*About this exercise:*
An exact copy of every record below is needed, with the pictures left out.
====== Records provided
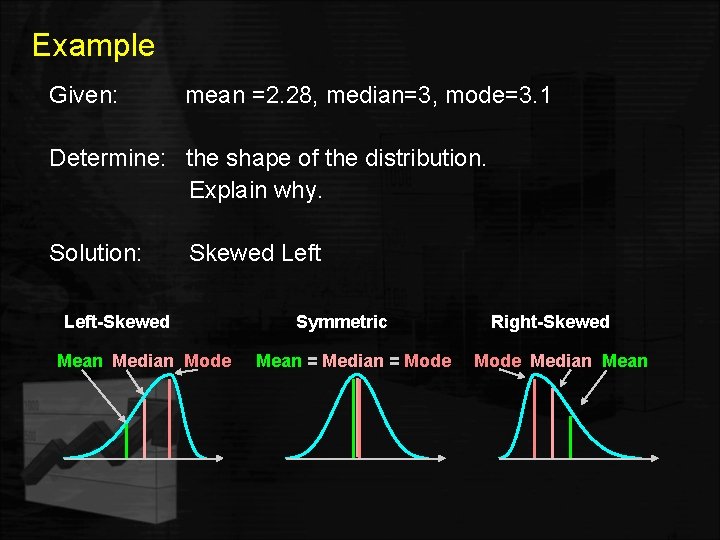 Example

Given: mean =2.28, median=3, mode=3.1

Determine: the shape of the distribution. Explain why.

Solution: Skewed Left

Left-Skewed

Mean Median Mode

Symmetric

Mean = Median = Mode

Right-Skewed

Mode Median Mean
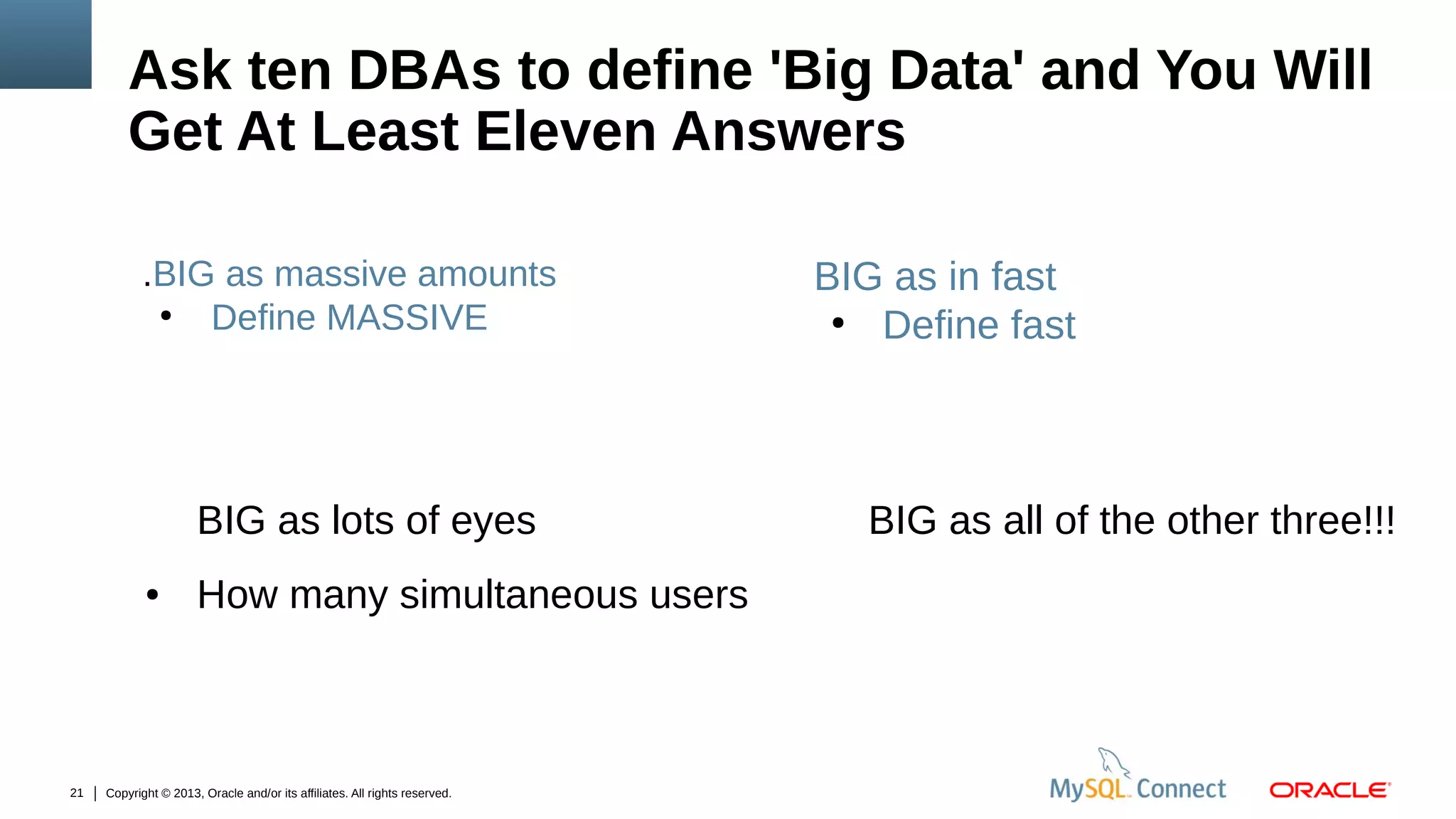 Ask ten DBAs to define 'Big Data' and You Will Get At Least Eleven Answers

.BIG as massive amounts
• Define MASSIVE

BIG as in fast
• Define fast

BIG as lots of eyes

• How many simultaneous users

BIG as all of the other three!!!

21 | Copyright © 2013, Oracle and/or its affiliates. All rights reserved.

MySQL Connect ORACLE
============
*Solution to the exercise:*
 Example

Given: mean =2.28, median=3, mode=3.1

Determine: the shape of the distribution. Explain why.

Solution: Skewed Left

Left-Skewed

Mean Median Mode

Symmetric

Mean = Median = Mode

Right-Skewed

Mode Median Mean
 Ask ten DBAs to define 'Big Data' and You Will Get At Least Eleven Answers

.BIG as massive amounts
• Define MASSIVE

BIG as in fast
• Define fast

BIG as lots of eyes

• How many simultaneous users

BIG as all of the other three!!!

21 | Copyright © 2013, Oracle and/or its affiliates. All rights reserved.

MySQL Connect ORACLE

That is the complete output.